10 Responses to My Story: Rachelle Friedman

  1. Pingback: HOW CAN PARALYZED BE PRETTY? | ilikebeingsickanddisabled

  2. Jeremy G. says:

    Just a small way to help Rachelle and Chris.
    http://www.indiegogo.com/projects/rachelle-friedman-chapman

  3. William A. says:

    “When everything seems to be going against you, remember that the airplane takes off against the wind, not with it.”

    Henry Ford

  4. AnnJo says:

    I too have faced major medical challenges over the years including brain (1985), spinal (2005) and colon cancer (2006) surgeries and although I too had those dark days I refused to let anyone or anything get me down. My favorite websites for medical information is Doctoroz.com, WebMD.com, and MayoClinic.org. Be proactive in your medical treatment. I began keeping a medical journal on treatments, medications, doctors’ information, etc. because the information can be daunting but you want to stay on top of what works and what doesn’t work. For me I have one caveat that I let all health care professionals know…under no circumstances will I take any medication that has not been in clinical use less than 10 years. Stay strong, I can tell that you are very wise beyond your years and truly blessed in so many ways.

  5. Martha says:

    I HAVE A KNEE INJURY THAT IS SEVERELY PAINFUL AND SUPER RA. I CAN BARELY WALK NOW, ON TOO MANY MEDS AND A WALKER. I FELL YESTERDAY AND COULD NOT GET OFF THE FLOOR, SO I SAT THERE AND JUST CRIED AND CRIED. FINALLY, I CRAWED TO MY BED AND FELL ASLEEP, WAKING UP IN PAIN ALL OVER. I PUT MY COMPUTER ON AND AND READ THE DISABILITY MAIL, CATCHING YOUR STORY. WHAT NERVE I HAVE TO CRY! YOU MADE ME STRONGER. YOU ARE ONE HELL OF A WOMAN. THANKS FOR WIPING MY TEARS AWAY. I AM GOING TO TRY AND GET A WHEELCHAIR AND GET THE HECK OUT THERE! LOVE YA AND THANKS AGAIN!

  6. Tonya H. says:

    Hello Rachelle,

    First I’d like to say may GOD continue to heal and bless your life. Your story is very inspiring to me, my only son & child David was assaulted in April 2008, he survived with anoxic brain injury and striving every day. Unfortunately, he’s not talking, walking, or independant in any way, BUT he can HEAR, and blinks for yes & no questions. I will definitely read your story to him for inspiration. Much respect to your husband for his devotion.

    Blessings to you both,
    Tonya H.

  7. Gale says:

    Rachelle, your story is very inspiring. 13 yrs ago I suffered an injury which changed my life forever and my career, chance to have kids, money, and some of my independence disappeared forever. I’m still adjusting to life; at times wishing for the old life. I too have my dark moments and have to let my emotions & the tension out. I’m lucky that I also have a wonderful man that loves me, helps me when I need it, listens when I need to just let the pain out & helps out a lot around the house with things I can’t do. If you truly love someone you stick with them through the thick and thin, the good and the bad and love them with all your heart.

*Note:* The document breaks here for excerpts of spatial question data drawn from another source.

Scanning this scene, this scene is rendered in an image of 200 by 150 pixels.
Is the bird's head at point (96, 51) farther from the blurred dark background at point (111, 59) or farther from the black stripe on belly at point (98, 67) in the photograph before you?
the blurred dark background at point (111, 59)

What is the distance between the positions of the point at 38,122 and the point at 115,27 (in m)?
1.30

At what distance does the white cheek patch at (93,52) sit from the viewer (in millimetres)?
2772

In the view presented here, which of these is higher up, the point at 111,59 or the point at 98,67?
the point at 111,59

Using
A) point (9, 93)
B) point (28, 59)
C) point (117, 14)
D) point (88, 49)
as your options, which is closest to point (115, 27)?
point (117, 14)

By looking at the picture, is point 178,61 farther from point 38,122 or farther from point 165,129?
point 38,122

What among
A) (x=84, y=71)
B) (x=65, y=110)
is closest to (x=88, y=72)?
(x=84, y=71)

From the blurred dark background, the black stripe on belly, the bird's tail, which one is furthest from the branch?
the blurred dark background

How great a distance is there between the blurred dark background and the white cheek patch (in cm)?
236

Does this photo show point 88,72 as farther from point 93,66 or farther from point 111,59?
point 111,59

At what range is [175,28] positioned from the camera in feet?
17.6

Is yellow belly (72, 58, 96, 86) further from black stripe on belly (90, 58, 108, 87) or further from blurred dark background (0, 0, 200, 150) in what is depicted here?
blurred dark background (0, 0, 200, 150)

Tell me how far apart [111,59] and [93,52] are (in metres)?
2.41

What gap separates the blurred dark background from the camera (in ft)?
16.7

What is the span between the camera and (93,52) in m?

  8. Kathe Skinner, M.A., L.M.F.T. says:

    I remember well the news about what had happened to you and Chris. Your life turned on a dime and all the planning for the future suddenly took on a much different look. Good for you to have the courage to be so flexible about what your life will look like. As an Executive Board member of the Invisible Disabilities Association, a Marriage & Family therapist, Relationship Coach, and MSer, so many of us become discouraged by a world that doesn’t know how we sometimes struggle. That’s why I’m so glad that you, as a person who has a visible disability, have the courage to talk about personal things, like sexuality, relationship, parenting, and to live your life. Take good care of yourself and even better care of each other.

  9. Chris says:

    Do not EVER give up! My father was able to walk again with leg braces. No one can ever tell you no, they are wrong. Tomorrow could be the day with a medical solution. My mother never gave up, that’s called commitment.

  10. J. Ragen Stone says:

    I too am having a difficult time adjusting to my disability. I did not know this site existed. Thank you for your words.